The XploRA INV accommodates live cells in CO₂-controlled incubators, 3D organoids in Matrigel, microtissues on flexible substrates, and subcellular organelles within intact neurons—all without sample dehydration or metal coating. Its open-access stage supports custom-built accessories: patch-clamp rigs, temperature-controlled chambers (−196 °C to +600 °C), humidity-regulated enclosures, and piezoelectric nanopositioners. Regulatory readiness includes built-in audit trail generation, electronic signature support, and user-access-level permissions aligned with FDA 21 CFR Part 11 Annex 11 expectations. All calibration routines are documented with timestamps, operator IDs, and deviation logs—fully compatible with ISO/IEC 17025 quality management systems and pharmaceutical QC environments.

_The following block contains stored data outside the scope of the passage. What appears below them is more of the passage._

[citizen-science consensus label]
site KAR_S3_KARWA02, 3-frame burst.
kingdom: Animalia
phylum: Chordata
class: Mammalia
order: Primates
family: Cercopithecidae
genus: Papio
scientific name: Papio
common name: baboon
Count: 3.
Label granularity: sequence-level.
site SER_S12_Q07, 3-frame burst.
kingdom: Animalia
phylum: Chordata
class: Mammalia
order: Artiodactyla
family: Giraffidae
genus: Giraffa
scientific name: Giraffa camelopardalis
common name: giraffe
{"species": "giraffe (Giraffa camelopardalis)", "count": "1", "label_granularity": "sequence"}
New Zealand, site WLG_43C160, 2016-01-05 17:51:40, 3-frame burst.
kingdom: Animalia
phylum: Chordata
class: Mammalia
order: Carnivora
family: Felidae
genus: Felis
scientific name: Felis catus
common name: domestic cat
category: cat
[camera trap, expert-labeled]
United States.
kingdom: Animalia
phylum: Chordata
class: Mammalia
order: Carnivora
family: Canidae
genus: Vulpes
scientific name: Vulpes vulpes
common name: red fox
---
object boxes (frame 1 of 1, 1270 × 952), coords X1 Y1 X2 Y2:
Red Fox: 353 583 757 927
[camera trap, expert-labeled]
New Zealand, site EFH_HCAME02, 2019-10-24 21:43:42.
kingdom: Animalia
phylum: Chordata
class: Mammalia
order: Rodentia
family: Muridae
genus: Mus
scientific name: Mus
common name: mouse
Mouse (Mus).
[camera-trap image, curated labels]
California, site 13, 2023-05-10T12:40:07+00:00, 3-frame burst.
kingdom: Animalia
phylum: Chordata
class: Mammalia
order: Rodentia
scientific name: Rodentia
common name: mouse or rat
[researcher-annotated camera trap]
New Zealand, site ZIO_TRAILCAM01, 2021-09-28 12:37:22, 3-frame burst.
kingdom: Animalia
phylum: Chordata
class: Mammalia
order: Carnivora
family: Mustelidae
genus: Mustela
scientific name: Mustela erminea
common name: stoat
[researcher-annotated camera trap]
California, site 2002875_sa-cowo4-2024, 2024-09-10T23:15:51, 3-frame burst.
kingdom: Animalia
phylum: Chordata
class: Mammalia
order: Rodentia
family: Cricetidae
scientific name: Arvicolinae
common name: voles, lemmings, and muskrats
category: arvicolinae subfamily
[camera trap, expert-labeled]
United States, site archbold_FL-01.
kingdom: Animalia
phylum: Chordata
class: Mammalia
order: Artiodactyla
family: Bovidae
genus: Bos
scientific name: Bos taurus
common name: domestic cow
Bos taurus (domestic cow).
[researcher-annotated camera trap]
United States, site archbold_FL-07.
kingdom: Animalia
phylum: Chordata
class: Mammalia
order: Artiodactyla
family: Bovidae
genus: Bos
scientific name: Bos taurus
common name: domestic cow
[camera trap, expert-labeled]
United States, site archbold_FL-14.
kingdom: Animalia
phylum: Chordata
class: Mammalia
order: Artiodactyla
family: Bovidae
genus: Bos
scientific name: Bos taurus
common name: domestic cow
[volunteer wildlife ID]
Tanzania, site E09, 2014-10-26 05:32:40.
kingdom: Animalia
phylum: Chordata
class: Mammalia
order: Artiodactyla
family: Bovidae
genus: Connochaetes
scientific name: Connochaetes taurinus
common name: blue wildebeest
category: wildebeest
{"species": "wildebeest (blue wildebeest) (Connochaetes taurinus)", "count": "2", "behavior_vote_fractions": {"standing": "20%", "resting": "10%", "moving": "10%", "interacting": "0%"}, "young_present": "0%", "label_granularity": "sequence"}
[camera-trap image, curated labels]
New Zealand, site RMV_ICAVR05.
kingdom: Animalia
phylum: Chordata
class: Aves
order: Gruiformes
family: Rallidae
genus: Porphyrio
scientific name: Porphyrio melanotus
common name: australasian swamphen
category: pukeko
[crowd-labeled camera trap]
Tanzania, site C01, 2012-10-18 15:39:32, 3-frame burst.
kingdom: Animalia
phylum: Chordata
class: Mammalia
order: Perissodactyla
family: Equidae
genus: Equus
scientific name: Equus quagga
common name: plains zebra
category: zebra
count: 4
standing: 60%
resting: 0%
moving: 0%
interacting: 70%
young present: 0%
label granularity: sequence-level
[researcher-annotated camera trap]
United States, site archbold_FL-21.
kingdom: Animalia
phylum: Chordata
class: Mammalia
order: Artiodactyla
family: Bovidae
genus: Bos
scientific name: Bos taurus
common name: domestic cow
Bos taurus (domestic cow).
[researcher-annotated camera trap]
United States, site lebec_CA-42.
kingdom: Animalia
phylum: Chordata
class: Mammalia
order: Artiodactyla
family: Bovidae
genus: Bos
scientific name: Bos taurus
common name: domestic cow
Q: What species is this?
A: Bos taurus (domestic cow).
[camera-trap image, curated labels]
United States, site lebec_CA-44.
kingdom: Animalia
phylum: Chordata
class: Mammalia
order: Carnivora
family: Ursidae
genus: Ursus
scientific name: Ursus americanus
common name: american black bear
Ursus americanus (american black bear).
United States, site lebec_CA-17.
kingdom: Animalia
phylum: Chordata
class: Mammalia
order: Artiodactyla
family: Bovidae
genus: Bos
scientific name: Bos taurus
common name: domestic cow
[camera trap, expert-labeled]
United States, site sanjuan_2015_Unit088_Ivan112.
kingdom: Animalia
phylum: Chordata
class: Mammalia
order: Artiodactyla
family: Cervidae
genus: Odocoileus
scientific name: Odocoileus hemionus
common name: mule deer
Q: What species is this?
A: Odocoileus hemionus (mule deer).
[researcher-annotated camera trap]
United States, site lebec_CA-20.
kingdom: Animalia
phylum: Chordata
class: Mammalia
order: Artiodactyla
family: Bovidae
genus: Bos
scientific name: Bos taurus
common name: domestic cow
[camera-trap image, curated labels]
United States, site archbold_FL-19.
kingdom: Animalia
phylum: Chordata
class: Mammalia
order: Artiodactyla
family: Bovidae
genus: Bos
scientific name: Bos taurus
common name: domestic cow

Software & Data Management

LabSpec 6 software provides a unified interface for acquisition, multivariate analysis (PCA, MCR-ALS), spectral library matching (with >20,000 reference compounds), and correlative imaging (Raman + epifluorescence overlay). Raw data is stored in vendor-neutral HDF5 format with embedded metadata (laser power, grating ID, objective magnification, environmental parameters). Batch processing scripts support automated QA/QC checks—e.g., peak intensity stability across time-series experiments or wavenumber drift correction using internal silicon reference. Export modules comply with ASTM E131 and ISO 18385 spectral data interchange standards.

Applications

• Label-free identification of intracellular lipid droplets, amyloid aggregates, and drug metabolites in live primary neurons.
• Mapping chemical heterogeneity in tumor spheroids—distinguishing necrotic core, proliferative rim, and hypoxic gradients via CH/CC band ratios.
• In situ monitoring of polymer degradation kinetics under thermal cycling or UV exposure.
• Strain distribution analysis in 2D materials (graphene, MoS₂) transferred onto flexible substrates.
• Quantitative assessment of calcification in vascular smooth muscle cells under osteogenic induction.
• Correlative Raman–fluorescence imaging of mitochondrial redox state (NADH/FAD⁺ ratio) alongside pH-sensitive dyes.

FAQ

Can the XploRA INV be used for time-lapse Raman imaging of live cells?
Yes—the system supports continuous acquisition with adaptive exposure control and active focus stabilization, enabling hour-long kinetic studies with minimal phototoxicity.
Is AFM-Raman coupling supported natively?
The platform features standardized mechanical and electrical interfaces for third-party AFM integration; HORIBA-certified alignment protocols and synchronized trigger I/O ensure co-registered topographic–chemical datasets.
Does the software support multivariate statistical modeling for classification tasks?
LabSpec 6 includes PCA, hierarchical clustering, and supervised PLS-DA modules with cross-validation tools—validated against USP guidelines for chemometric model validation.
How is spectral calibration traceability maintained?
Daily auto-calibration uses a fused silica reference and Si wafer peak (520.7 cm⁻¹); all calibrations are logged with NIST-traceable uncertainty budgets and archived with raw spectra.
Can environmental stages be controlled directly from LabSpec?
Yes—via native drivers for Linkam, Instec, and Quantum Design stages, including real-time temperature ramping profiles and closed-loop feedback during acquisition.